--- Start Supplied material ---

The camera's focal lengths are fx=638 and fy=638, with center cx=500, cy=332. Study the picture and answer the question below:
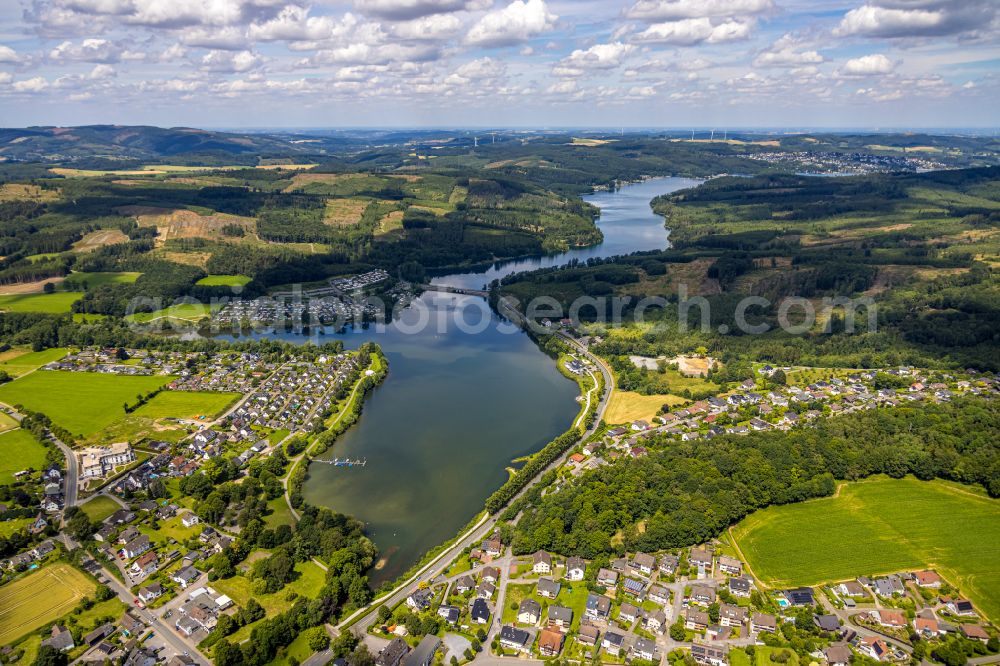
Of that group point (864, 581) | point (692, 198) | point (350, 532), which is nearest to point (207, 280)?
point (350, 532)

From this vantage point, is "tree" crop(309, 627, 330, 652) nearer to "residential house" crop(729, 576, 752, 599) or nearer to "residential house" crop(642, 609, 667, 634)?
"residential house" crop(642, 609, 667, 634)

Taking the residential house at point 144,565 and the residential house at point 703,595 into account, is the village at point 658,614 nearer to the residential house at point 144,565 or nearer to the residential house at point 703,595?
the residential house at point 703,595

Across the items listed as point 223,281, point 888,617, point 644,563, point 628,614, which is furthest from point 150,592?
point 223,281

--- End Supplied material ---
--- Start Supplied material ---

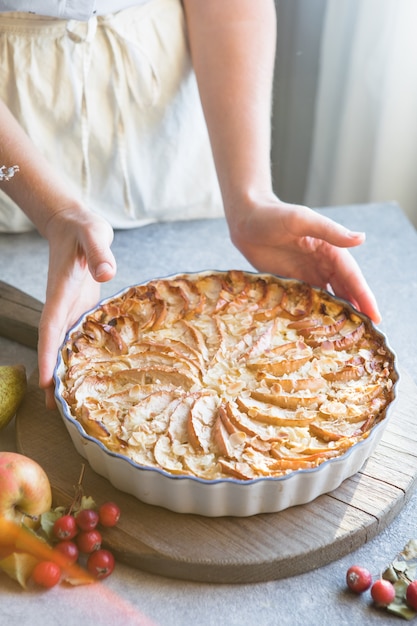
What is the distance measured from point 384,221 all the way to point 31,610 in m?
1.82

--- End Supplied material ---

◆ **Problem to solve**
Extract each line of the records that contains the string "point".

◆ **Result**
Of that group point (864, 581) | point (692, 198) | point (350, 532), which is nearest to point (207, 280)?
point (350, 532)
From this vantage point, is "tree" crop(309, 627, 330, 652) nearer to "residential house" crop(729, 576, 752, 599) or nearer to "residential house" crop(642, 609, 667, 634)?
Taking the residential house at point 144,565 and the residential house at point 703,595 into account, is the village at point 658,614 nearer to the residential house at point 144,565 or nearer to the residential house at point 703,595?
the residential house at point 703,595
Across the items listed as point 223,281, point 888,617, point 644,563, point 628,614, which is furthest from point 150,592?
point 223,281
What is the distance measured from point 384,221 all the way to point 31,610 in m?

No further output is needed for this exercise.